I never thought of putting a magnifying glass in my cabinet. However, I can see the practicality of using it along with a pair of tweezers to take out a piece or glass or splinter in your finger. A thermometer which takes someone’s temperature by mouth as well as rectally is a good investment.
My medicine cabinet isn’t as bad off as I thought. Although I don’t have a magnifying glass or anything to help with a yeast or bladder infection, I do have many of the staples listed above such as aspirin, Mucinex DM, Tums, Pepcid, eyedrops, antihistamines which should carry me through the cold season.
I also will be on the lookout for a First Aid book which I will keep in the drawer in the bathroom. This way I have a reference book I can go to when I need an answer quickly. I am glad that I took the time to clean out my medicine cabinet as well as examine what I don’t have in case of an emergency or sickness.

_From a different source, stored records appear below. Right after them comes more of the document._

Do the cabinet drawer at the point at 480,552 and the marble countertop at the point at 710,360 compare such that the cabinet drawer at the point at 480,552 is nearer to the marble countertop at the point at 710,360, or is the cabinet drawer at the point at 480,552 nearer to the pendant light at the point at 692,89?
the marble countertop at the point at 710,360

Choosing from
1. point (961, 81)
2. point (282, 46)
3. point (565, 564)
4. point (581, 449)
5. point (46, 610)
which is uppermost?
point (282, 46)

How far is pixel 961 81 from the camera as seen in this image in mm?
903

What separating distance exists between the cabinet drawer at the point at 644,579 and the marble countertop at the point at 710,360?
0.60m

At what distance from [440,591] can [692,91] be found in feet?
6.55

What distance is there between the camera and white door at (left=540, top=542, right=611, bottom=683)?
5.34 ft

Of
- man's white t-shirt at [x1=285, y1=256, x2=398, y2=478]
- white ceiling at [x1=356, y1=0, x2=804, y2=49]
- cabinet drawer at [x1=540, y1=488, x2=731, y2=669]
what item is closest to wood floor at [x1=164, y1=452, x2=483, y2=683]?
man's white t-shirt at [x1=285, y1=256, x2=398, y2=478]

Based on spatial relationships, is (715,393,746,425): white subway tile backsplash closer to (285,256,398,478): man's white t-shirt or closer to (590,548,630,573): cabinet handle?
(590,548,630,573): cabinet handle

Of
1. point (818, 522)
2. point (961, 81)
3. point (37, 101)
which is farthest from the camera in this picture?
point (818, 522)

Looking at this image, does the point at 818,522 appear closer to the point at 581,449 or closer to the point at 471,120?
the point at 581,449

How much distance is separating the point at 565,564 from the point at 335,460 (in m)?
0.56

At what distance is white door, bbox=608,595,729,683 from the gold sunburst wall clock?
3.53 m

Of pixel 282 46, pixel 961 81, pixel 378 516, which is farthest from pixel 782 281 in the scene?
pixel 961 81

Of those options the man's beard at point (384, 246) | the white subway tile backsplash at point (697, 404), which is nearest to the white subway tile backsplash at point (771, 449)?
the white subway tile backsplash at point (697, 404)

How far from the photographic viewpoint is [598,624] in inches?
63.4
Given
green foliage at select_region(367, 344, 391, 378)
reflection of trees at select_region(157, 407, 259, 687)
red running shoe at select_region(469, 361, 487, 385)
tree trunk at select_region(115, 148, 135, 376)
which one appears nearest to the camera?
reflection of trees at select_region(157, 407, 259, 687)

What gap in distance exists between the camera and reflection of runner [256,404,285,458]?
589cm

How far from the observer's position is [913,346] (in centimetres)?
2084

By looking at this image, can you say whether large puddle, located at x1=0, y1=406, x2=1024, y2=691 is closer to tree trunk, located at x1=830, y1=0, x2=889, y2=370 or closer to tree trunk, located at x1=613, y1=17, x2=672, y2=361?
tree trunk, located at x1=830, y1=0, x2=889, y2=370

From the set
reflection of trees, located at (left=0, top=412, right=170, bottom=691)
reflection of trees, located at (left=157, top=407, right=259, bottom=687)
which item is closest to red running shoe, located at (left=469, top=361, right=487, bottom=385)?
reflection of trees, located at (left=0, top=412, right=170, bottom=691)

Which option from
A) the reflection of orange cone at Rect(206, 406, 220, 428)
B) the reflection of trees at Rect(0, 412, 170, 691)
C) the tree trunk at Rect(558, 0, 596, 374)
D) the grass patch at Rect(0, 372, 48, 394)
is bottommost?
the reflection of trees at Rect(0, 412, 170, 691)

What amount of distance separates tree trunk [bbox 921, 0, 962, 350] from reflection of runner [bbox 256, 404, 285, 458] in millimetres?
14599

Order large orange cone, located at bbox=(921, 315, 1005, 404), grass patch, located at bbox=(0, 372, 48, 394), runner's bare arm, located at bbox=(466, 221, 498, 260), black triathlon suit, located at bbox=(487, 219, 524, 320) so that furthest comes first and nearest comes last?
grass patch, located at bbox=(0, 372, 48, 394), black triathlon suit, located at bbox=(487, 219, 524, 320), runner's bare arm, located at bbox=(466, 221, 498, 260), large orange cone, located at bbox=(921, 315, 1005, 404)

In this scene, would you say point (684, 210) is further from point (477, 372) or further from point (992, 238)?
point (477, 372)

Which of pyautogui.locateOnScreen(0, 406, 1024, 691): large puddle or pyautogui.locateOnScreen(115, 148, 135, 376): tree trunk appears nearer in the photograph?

With the list I have compiled, all that I need to do is buy the items for the best price. I understand that we can’t always be prepared for every eventuality but who wants to bundle up in their coat to drive to the store while they are feeling awful due to a cold or other illness. I surely don’t! Why not take the time now to stock up your medicine cabinet with the necessary essentials for the cold season that is quickly coming upon us?